Devo dizer que gostei imenso do texto e que não me senti minimamente tentada a concordar com Mário Machado. Sempre achei que as suas ideias eram erradas e o seu comportamento racista altamente reprovável. Fiquei contente quando a justiça o prendeu pelos crimes que cometeu. Crimes que atentavam contra a paz com que me apetece vivier no mundo. Detesto violência. E quando acabei de ler o texto continuei a achar a mesma coisa sobre ele. A história de amor? Achei surpreendente e, por cinco nanosegundos, até me passou pela cabeça isto: "as mulheres fazem cada coisa para não ficarem sozinhas". Foi um flash, ok? A mulher tem o direito a gostar dele e achar que é educado e romântico. A bem dizer, e é aqui que vou: ele próprio, cumprida a sentença pela qual foi condenado, tem o direito a reiniciar uma vida e a ter opiniões. Por mais que me pareça inacreditável que alguém pense que seria melhor viver num mundo em que dois homens e duas mulheres não possam casar, não posso fazer nada. As pessoas pensam como pensam e desde que não prejudiquem os outros, temos de os aceitar. Desde que não prejudique os outros. Isto é muito importante dizer (reforçar).

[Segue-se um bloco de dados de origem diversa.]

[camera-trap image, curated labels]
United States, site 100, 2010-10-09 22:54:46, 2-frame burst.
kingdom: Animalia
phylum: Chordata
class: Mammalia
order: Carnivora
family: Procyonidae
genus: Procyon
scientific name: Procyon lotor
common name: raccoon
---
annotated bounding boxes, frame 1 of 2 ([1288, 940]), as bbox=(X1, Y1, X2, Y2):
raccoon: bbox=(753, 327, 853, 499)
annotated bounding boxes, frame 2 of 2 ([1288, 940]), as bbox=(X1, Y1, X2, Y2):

As coisas que ele pensa repugnam-me de tal forma que a minha primeira reação é dizer "devia ser proibido poder manifestar-se, associar-se, qualquer coisa". Mas essa é, precisamente, a armadilha destas convicções: proibi-los é jogar com os mesmos trunfos que eles e o pensamento, por mais proibido que seja, é sempre livre.

 

Os Mários Machados desta vida com o "Mein Kampf" na mesa de cabeceira é que acham que é bom um mundo conforme às suas convicções racistas e machistas. Deixá-los, pois, pensar como queiram. E se querem formar partidos, força. Logo que respeitem a Constituição e os princípios de não discriminação. Se forem capazes, acho bem. Criem os partidos que quiserem. E se forem da paz, tudo bem. A questão, porém, é que não me parece que sejam capazes de respeitar isto tudo ao mesmo tempo. Esta era a minha opinião antes de saber que Mário Machado tinha uma história de amor para contar. O texto apenas a vincou mais.